▶ Verilen metin:
== == ==

VEDAT ŞEFİN PROTEİNLE DANSI

Kasım ayı içindeki Sirha fuarında Gastronometro ekibi ilginç sunumlar yaptı. Maximillian Thomea liderliğindeki Gastronometro ekibinin aşçıları yenilikçi ve yaratıcı olmaya teşvik eden çalışmalarını takdir ediyorum. İzlediğim sunumlardan özellikle  Vedat Demir şefin hazırladığı kokoreç ve pastırmaya sarılı küşleme kebap yemeği ilgimi çekti. Vedat şef bu sunumda pastırma, kokoreç ve küşleme gibi üç farklı eti bir araya getirerek  Türk mutfağına özgü bir yemek sunumu yaptı. Bu yemeği hazırlarken sıra dışı  bir uygulama olarak bir protein tozu kullandı. Etlerin üzerine bu protein tozundan bir miktar ilave etti. Daha sonra rulo halinde sardığı eti 80 dereceye ayarlanmış fırında merkez sıcaklığı 48 dereceye gelinceye kadar pişirdi. Vedat şef, protein tozu kullanımıyla etlerin daha bütünlüklü bir yapı kazandığını ve daha lezzetli olduğunu açıkladı.

Vedat şefin bu sunumu mutfak kimyasının sihirli dünyasını biraz bilen bir kişi olarak beni heyecanlandırdı. Daha önceki yazılarımda da belirttiğim gibi yemek hazırlarken yaptığımız işlemler aslında fizik ve kimyadır. Mutfakta çeşitli gıda maddeleri bir araya getirilip pişirilirken , gıdanın yapısını oluşturan karbonhidrat, yağ, protein ve suyun katıldığı çeşitli fiziksel ve kimyasal değişimler meydana gelmektedir. Bu değişiklikler sonrasında hazırladığımız yemekte kokular, tatlar, renkler ve doku yapısı oluşmaktadır. Aşçılar bu fiziksel ve kimyasal reaksiyonların bilimsel mekanizmasını bilmeseler bile tecrübeleri ile bu değişimleri kontrol altında tutarak yemekte istedikleri lezzet, doku ve renklere ulaşabilmektedir. Bu değişikliklerin kontrol edilemediği durumlarda yemek beğenilmeyen bir yemek olmaktadır.

== == ==

▶ Anladıklarınızı sınayın:
1. Vedat şefin sunumunu anlatan metinde "VEDAT ŞEFİN PROTEİNLE" sözcüklerini içeren ifadeyle başlayıp "lezzetli olduğunu açıkladı." ile biten bölümü değiştirmeden yazın.
2. Vedat şefin sunumunu anlatan metne göre, rulo halinde sarılan et kaç dereceye ayarlanmış fırında pişirildi?

▶ Çıkarılan veriler:
== == ==

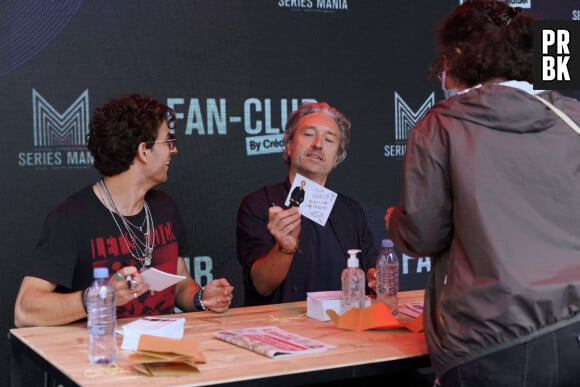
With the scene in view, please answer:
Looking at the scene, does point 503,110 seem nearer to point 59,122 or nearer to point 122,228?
point 122,228

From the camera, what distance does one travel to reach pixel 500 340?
2.03m

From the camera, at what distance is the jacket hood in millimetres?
2076

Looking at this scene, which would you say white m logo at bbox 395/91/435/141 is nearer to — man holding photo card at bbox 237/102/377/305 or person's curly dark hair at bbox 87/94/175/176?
man holding photo card at bbox 237/102/377/305

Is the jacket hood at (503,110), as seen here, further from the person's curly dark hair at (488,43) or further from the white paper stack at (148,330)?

== == ==

▶ Cevaplar aşağıda:
1.
VEDAT ŞEFİN PROTEİNLE DANSI

Kasım ayı içindeki Sirha fuarında Gastronometro ekibi ilginç sunumlar yaptı. Maximillian Thomea liderliğindeki Gastronometro ekibinin aşçıları yenilikçi ve yaratıcı olmaya teşvik eden çalışmalarını takdir ediyorum. İzlediğim sunumlardan özellikle  Vedat Demir şefin hazırladığı kokoreç ve pastırmaya sarılı küşleme kebap yemeği ilgimi çekti. Vedat şef bu sunumda pastırma, kokoreç ve küşleme gibi üç farklı eti bir araya getirerek  Türk mutfağına özgü bir yemek sunumu yaptı. Bu yemeği hazırlarken sıra dışı  bir uygulama olarak bir protein tozu kullandı. Etlerin üzerine bu protein tozundan bir miktar ilave etti. Daha sonra rulo halinde sardığı eti 80 dereceye ayarlanmış fırında merkez sıcaklığı 48 dereceye gelinceye kadar pişirdi. Vedat şef, protein tozu kullanımıyla etlerin daha bütünlüklü bir yapı kazandığını ve daha lezzetli olduğunu açıkladı.

2. 80 dereceye ayarlanmış fırında.